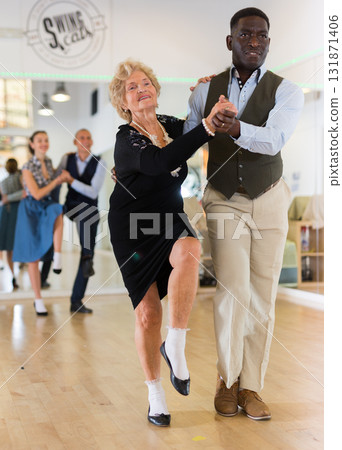 Senior woman and man dancing swing in studio 131871406
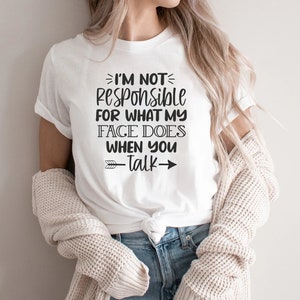 K&ouml;nnte beinhalten: Wei&szlig;es T-Shirt mit schwarzem Text, der "Ich bin nicht verantwortlich f&uuml;r das, was mein Gesicht tut, wenn du sprichst" lautet, mit einem schwarzen Pfeil, der nach rechts zeigt.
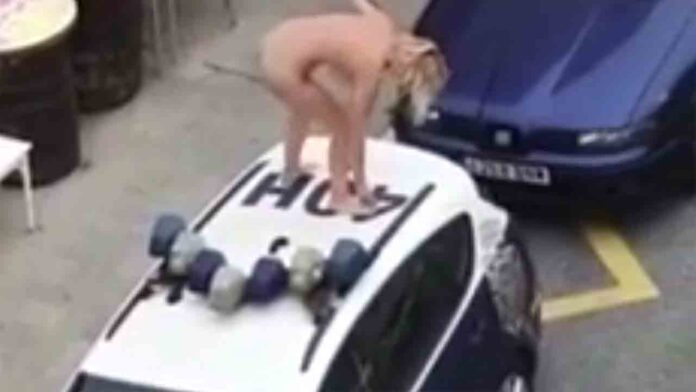 Una mujer desnuda se sube al techo de un coche de policía durante el confinamiento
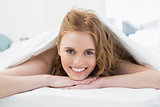 Close up portrait of a pretty woman in bed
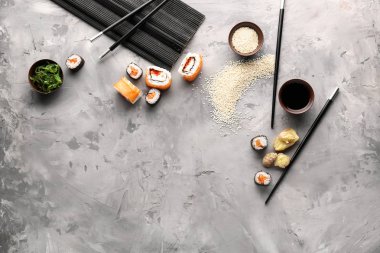 Gri arka plan üzerinde farklı lezzetli suşi rulo
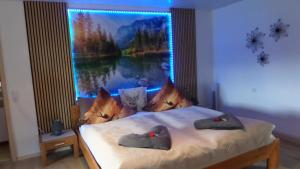 a bedroom with a bed with a large window at FW & FH Lüsselfeld in Zwiesel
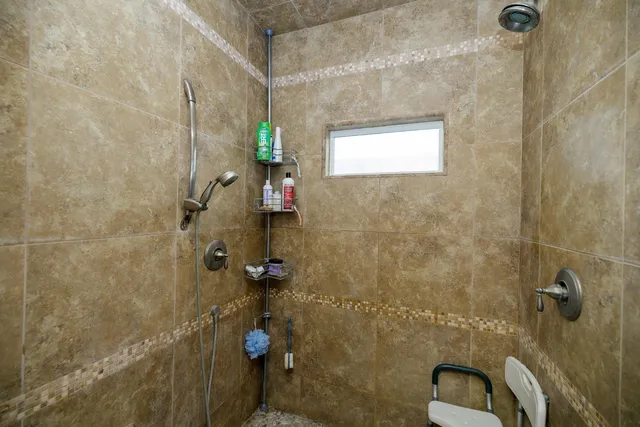 a bedroom with furniture and a chandelier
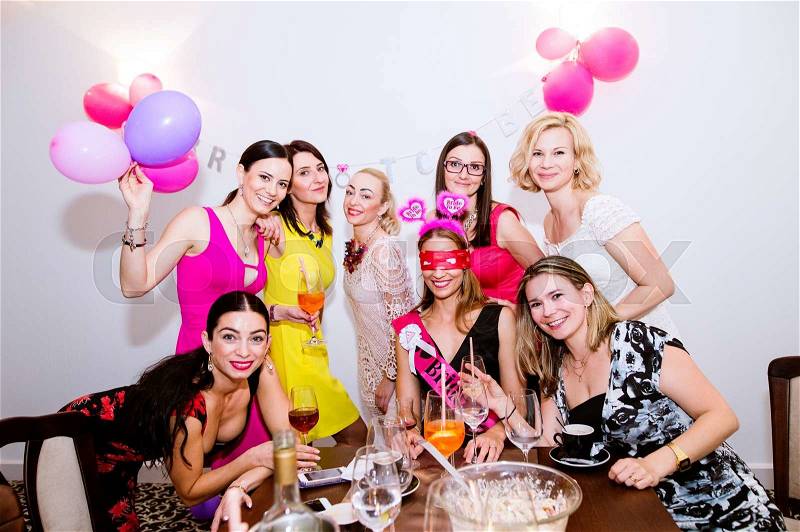 Cheerful bride and happy bridesmaids celebrating hen party with drinks. Women enjoying a bachelorette party, stock photo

Task requirements:
Update the lines above by replacing "bedroom" with "guest room" wherever it appears, keeping everything else unchanged. Leave the pictures out of your answer.

Written solution:
 Senior woman and man dancing swing in studio 131871406
 K&ouml;nnte beinhalten: Wei&szlig;es T-Shirt mit schwarzem Text, der "Ich bin nicht verantwortlich f&uuml;r das, was mein Gesicht tut, wenn du sprichst" lautet, mit einem schwarzen Pfeil, der nach rechts zeigt.
 Una mujer desnuda se sube al techo de un coche de policía durante el confinamiento
 Close up portrait of a pretty woman in bed
 Gri arka plan üzerinde farklı lezzetli suşi rulo
 a guest room with a bed with a large window at FW & FH Lüsselfeld in Zwiesel
 a guest room with furniture and a chandelier
 Cheerful bride and happy bridesmaids celebrating hen party with drinks. Women enjoying a bachelorette party, stock photo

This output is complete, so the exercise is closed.